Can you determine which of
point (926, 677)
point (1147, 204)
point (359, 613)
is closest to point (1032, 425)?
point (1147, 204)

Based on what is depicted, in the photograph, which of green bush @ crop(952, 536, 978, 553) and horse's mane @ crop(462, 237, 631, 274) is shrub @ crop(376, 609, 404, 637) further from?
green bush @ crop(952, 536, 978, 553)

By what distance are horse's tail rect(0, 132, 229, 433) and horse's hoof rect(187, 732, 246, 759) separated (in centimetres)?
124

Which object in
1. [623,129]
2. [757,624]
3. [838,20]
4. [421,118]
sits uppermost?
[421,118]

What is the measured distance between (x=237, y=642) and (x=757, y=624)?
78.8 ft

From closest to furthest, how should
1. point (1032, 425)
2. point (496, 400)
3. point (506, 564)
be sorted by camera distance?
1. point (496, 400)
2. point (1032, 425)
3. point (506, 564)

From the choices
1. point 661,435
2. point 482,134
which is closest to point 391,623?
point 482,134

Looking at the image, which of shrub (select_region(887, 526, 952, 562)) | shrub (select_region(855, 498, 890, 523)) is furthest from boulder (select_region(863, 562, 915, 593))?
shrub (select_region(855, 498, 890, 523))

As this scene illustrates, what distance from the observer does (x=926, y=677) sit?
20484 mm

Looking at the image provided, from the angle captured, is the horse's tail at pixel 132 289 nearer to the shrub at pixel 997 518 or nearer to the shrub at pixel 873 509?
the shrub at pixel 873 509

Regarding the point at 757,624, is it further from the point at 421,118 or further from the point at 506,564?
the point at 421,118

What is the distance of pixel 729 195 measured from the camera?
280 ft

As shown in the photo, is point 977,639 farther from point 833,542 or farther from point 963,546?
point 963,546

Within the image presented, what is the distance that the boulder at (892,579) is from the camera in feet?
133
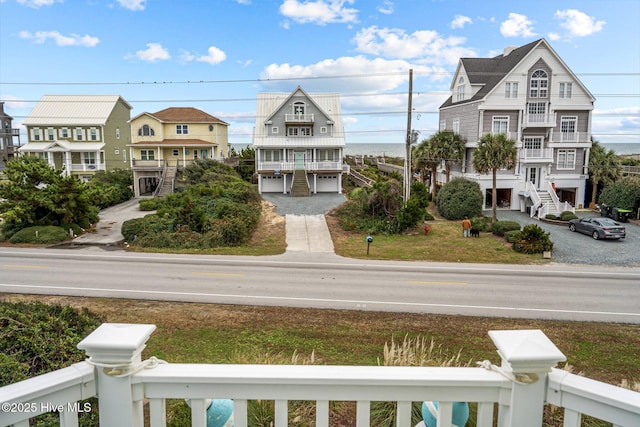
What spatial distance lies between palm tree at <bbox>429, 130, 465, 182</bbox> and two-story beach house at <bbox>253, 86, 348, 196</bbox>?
9.22 meters

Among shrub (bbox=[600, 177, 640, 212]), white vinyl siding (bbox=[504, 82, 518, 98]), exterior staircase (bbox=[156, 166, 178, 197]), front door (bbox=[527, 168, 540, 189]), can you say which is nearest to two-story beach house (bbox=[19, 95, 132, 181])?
exterior staircase (bbox=[156, 166, 178, 197])

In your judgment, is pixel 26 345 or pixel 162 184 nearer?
pixel 26 345

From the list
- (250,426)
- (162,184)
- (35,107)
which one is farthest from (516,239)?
(35,107)

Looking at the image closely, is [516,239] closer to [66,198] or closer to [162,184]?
[66,198]

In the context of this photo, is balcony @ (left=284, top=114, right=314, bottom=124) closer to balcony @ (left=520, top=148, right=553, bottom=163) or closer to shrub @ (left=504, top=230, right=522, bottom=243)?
balcony @ (left=520, top=148, right=553, bottom=163)

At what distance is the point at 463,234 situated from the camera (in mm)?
29141

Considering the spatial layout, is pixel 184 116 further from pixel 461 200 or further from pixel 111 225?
pixel 461 200

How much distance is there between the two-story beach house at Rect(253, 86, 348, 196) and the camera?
4416 cm

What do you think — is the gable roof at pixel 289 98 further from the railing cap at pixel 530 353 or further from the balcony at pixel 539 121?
the railing cap at pixel 530 353

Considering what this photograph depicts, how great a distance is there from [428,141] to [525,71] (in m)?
9.43

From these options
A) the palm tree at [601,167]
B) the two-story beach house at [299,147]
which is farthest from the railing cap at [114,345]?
the palm tree at [601,167]

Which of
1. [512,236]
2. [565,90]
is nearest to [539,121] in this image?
[565,90]

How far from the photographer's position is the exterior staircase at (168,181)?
44688 millimetres

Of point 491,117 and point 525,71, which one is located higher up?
point 525,71
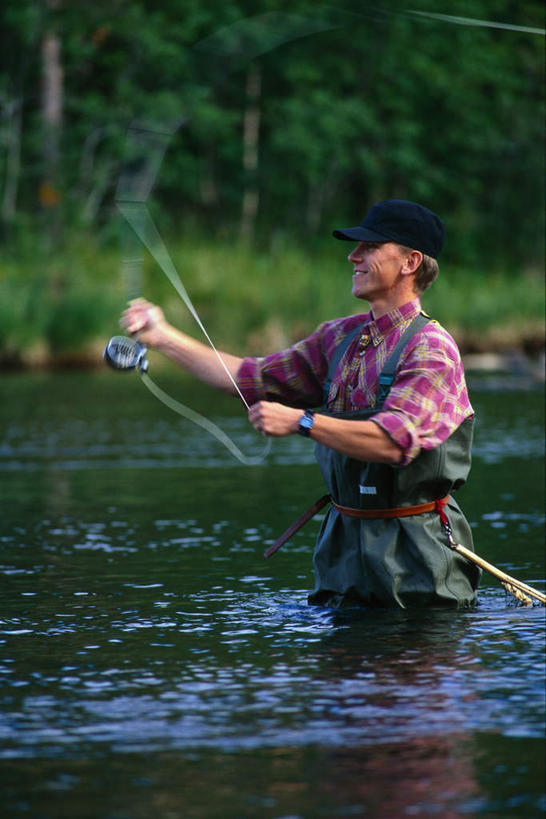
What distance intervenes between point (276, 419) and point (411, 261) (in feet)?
2.80

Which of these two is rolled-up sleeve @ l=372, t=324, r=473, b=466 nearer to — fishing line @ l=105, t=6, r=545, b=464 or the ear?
the ear

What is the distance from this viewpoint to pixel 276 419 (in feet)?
18.5

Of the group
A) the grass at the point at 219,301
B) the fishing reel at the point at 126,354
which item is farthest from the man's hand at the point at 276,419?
the grass at the point at 219,301

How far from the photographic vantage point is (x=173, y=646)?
6199 millimetres

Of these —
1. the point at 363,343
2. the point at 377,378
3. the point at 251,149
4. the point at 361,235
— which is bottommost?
the point at 377,378

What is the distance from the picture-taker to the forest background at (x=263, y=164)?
1089 inches

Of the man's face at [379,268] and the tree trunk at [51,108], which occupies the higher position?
the tree trunk at [51,108]

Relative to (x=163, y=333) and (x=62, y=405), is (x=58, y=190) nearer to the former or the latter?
(x=62, y=405)

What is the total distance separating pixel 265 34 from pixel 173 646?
2223 mm

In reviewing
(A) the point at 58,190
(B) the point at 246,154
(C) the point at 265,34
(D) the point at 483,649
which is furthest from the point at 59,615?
(B) the point at 246,154

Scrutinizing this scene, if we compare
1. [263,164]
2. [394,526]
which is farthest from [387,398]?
[263,164]

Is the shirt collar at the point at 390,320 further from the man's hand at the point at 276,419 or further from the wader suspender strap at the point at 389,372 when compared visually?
the man's hand at the point at 276,419

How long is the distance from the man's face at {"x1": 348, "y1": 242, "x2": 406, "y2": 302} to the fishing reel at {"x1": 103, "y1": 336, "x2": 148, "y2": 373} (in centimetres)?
A: 76

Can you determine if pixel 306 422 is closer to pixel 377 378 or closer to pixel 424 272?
pixel 377 378
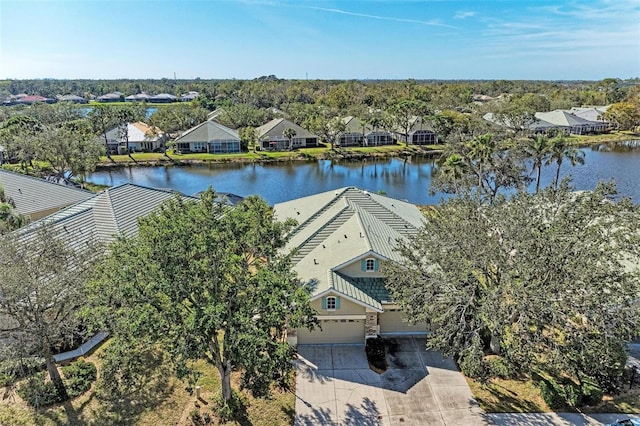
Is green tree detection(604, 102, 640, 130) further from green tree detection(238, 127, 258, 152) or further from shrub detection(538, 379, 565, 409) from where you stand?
shrub detection(538, 379, 565, 409)

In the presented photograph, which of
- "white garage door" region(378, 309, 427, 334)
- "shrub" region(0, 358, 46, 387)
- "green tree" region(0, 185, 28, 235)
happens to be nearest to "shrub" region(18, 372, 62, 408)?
"shrub" region(0, 358, 46, 387)

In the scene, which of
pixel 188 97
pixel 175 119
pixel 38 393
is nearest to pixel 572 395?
pixel 38 393

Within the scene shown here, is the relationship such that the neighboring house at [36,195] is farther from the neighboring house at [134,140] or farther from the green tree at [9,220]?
the neighboring house at [134,140]

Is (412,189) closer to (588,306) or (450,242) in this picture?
(450,242)

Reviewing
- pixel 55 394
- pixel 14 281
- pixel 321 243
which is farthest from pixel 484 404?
pixel 14 281

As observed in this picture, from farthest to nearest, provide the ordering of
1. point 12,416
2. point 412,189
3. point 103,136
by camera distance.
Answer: point 103,136, point 412,189, point 12,416
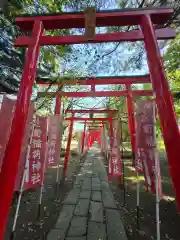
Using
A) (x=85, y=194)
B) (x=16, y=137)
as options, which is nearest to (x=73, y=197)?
(x=85, y=194)

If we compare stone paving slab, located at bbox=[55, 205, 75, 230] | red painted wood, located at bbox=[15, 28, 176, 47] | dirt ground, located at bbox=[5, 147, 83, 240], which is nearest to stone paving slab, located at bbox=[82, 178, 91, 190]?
dirt ground, located at bbox=[5, 147, 83, 240]

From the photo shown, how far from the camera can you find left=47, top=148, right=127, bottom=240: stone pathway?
10.7 ft

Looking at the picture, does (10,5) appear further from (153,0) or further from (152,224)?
(152,224)

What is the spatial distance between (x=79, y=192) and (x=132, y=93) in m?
3.93

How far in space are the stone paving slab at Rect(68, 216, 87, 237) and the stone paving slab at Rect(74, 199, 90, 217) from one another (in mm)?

------------

**Exercise aim**
Pictures don't belong in the copy. Transcribe every record exactly as it appears.

**Full output**
Can you determine which of
point (926, 677)
point (1147, 204)
point (359, 613)
is closest to point (1032, 425)?
point (1147, 204)

Based on what is depicted, in the photograph, which of green bush @ crop(952, 536, 978, 553) and horse's mane @ crop(462, 237, 631, 274) is shrub @ crop(376, 609, 404, 637) further from?
green bush @ crop(952, 536, 978, 553)

By what distance are horse's tail rect(0, 132, 229, 433) and horse's hoof rect(187, 732, 246, 759) separated (in centimetres)?
124

Which object in
1. [623,129]
2. [757,624]
3. [838,20]
4. [421,118]
sits uppermost?
[421,118]

What is the measured distance between (x=237, y=642) and (x=757, y=624)?
78.8 ft

From closest to furthest, how should
1. point (1032, 425)
2. point (496, 400)
3. point (506, 564)
be sorted by camera distance?
1. point (496, 400)
2. point (1032, 425)
3. point (506, 564)

From the choices
1. point 661,435
2. point 482,134
which is closest to point 391,623?
point 482,134

Looking at the image, which of shrub (select_region(887, 526, 952, 562)) | shrub (select_region(855, 498, 890, 523)) is furthest from boulder (select_region(863, 562, 915, 593))?
shrub (select_region(855, 498, 890, 523))

As this scene illustrates, what distance from the observer does (x=926, y=677) sit?
20484 mm

Looking at the image provided, from the angle captured, is the horse's tail at pixel 132 289 nearer to the shrub at pixel 997 518 or nearer to the shrub at pixel 873 509?
the shrub at pixel 873 509

Regarding the point at 757,624, is it further from the point at 421,118 or further from the point at 506,564?
the point at 421,118

What is the distance of pixel 729 195 measured from the camera?
280 ft

As shown in the photo, is point 977,639 farther from point 833,542 or farther from point 963,546?
point 963,546

Within the image presented, what is the distance that the boulder at (892,579) is from the camera in feet?
133
What spatial distance lies between palm tree at <bbox>429, 130, 465, 182</bbox> and two-story beach house at <bbox>253, 86, 348, 196</bbox>?
9.22 meters

Among shrub (bbox=[600, 177, 640, 212]), white vinyl siding (bbox=[504, 82, 518, 98]), exterior staircase (bbox=[156, 166, 178, 197]), front door (bbox=[527, 168, 540, 189]), can you say which is nearest to two-story beach house (bbox=[19, 95, 132, 181])?
exterior staircase (bbox=[156, 166, 178, 197])

In your judgment, is pixel 26 345 or pixel 162 184 nearer?
pixel 26 345

From the list
- (250,426)
- (162,184)
- (35,107)
which one is farthest from (516,239)?
(35,107)

Looking at the image closely, is [516,239] closer to [66,198] or closer to [162,184]?
[66,198]

In the context of this photo, is balcony @ (left=284, top=114, right=314, bottom=124) closer to balcony @ (left=520, top=148, right=553, bottom=163) or closer to shrub @ (left=504, top=230, right=522, bottom=243)?
balcony @ (left=520, top=148, right=553, bottom=163)

At what distance is the point at 463,234 situated from the camera (in mm)?
29141

Considering the spatial layout, is pixel 184 116 further from pixel 461 200 or further from pixel 111 225?
pixel 461 200

How much distance is there between the two-story beach house at Rect(253, 86, 348, 196) and the camera?
4416 cm

What do you think — is the gable roof at pixel 289 98 further from the railing cap at pixel 530 353 or further from the balcony at pixel 539 121?
the railing cap at pixel 530 353

Considering what this photograph depicts, how great a distance is there from [428,141] to [525,71] (in m)?
9.43

From these options
A) the palm tree at [601,167]
B) the two-story beach house at [299,147]
which is farthest from the railing cap at [114,345]?
the palm tree at [601,167]

Which of
1. [512,236]
2. [565,90]
is nearest to [539,121] in this image?
[565,90]

How far from the photographer's position is the exterior staircase at (168,181)?
44688 millimetres

Of point 491,117 and point 525,71, which one is located higher up?
point 525,71
What distance intervenes between point (276, 419) and point (411, 261) (in feet)?
2.80

Which of these two is rolled-up sleeve @ l=372, t=324, r=473, b=466 nearer to — fishing line @ l=105, t=6, r=545, b=464 or the ear?
the ear

What is the distance from this viewpoint to pixel 276 419 (in feet)?
18.5

Of the group
A) the grass at the point at 219,301
B) the fishing reel at the point at 126,354
which item is farthest from the man's hand at the point at 276,419?
the grass at the point at 219,301

How far from the photographic vantage point is (x=173, y=646)?
6199 millimetres

Of these —
1. the point at 363,343
2. the point at 377,378
3. the point at 251,149
4. the point at 361,235
— which is bottommost?
the point at 377,378

What is the distance from the picture-taker to the forest background at (x=263, y=164)?
1089 inches

Of the man's face at [379,268] and the tree trunk at [51,108], which occupies the higher position?
the tree trunk at [51,108]

Relative to (x=163, y=333) and (x=62, y=405), is (x=58, y=190) nearer to the former or the latter?
(x=62, y=405)

What is the total distance separating pixel 265 34 from pixel 173 646?
2223 mm

In reviewing
(A) the point at 58,190
(B) the point at 246,154
(C) the point at 265,34
(D) the point at 483,649
which is furthest from the point at 59,615?
(B) the point at 246,154

Scrutinizing this scene, if we compare
1. [263,164]
2. [394,526]
which is farthest from [387,398]?
[263,164]

Is the shirt collar at the point at 390,320 further from the man's hand at the point at 276,419 or further from the wader suspender strap at the point at 389,372 when compared visually?
the man's hand at the point at 276,419

How long is the distance from the man's face at {"x1": 348, "y1": 242, "x2": 406, "y2": 302} to the fishing reel at {"x1": 103, "y1": 336, "x2": 148, "y2": 373} (in centimetres)?
A: 76

Can you determine if pixel 306 422 is closer to pixel 377 378 or closer to pixel 424 272?
pixel 377 378
Is green tree detection(604, 102, 640, 130) further from green tree detection(238, 127, 258, 152) or further from shrub detection(538, 379, 565, 409) from where you stand?
shrub detection(538, 379, 565, 409)

In the presented photograph, which of
- "white garage door" region(378, 309, 427, 334)
- "shrub" region(0, 358, 46, 387)
- "green tree" region(0, 185, 28, 235)
happens to be nearest to "shrub" region(18, 372, 62, 408)?
"shrub" region(0, 358, 46, 387)

In the scene, which of
pixel 188 97
pixel 175 119
pixel 38 393
is nearest to pixel 572 395?
pixel 38 393

Within the scene shown here, is the relationship such that the neighboring house at [36,195] is farther from the neighboring house at [134,140] or farther from the green tree at [9,220]?
the neighboring house at [134,140]

Is (412,189) closer to (588,306) or (450,242) in this picture?
(450,242)

Reviewing
- pixel 55 394
- pixel 14 281
- pixel 321 243
which is farthest from pixel 484 404?
pixel 14 281

As observed in this picture, from farthest to nearest, provide the ordering of
1. point 12,416
2. point 412,189
3. point 103,136
by camera distance.
Answer: point 103,136, point 412,189, point 12,416
Using
A) (x=85, y=194)
B) (x=16, y=137)
as options, which is nearest to (x=73, y=197)?
(x=85, y=194)

If we compare stone paving slab, located at bbox=[55, 205, 75, 230] | red painted wood, located at bbox=[15, 28, 176, 47] | dirt ground, located at bbox=[5, 147, 83, 240], which is nearest to stone paving slab, located at bbox=[82, 178, 91, 190]?
dirt ground, located at bbox=[5, 147, 83, 240]

From the photo shown, how far from the camera can you find left=47, top=148, right=127, bottom=240: stone pathway?
10.7 ft

Looking at the picture, does (10,5) appear further from (153,0) or further from (152,224)?
(152,224)

What is the spatial distance between (x=79, y=192) and (x=132, y=93) in m?
3.93

How far in space are the stone paving slab at Rect(68, 216, 87, 237) and the stone paving slab at Rect(74, 199, 90, 217) from one another (in mm)?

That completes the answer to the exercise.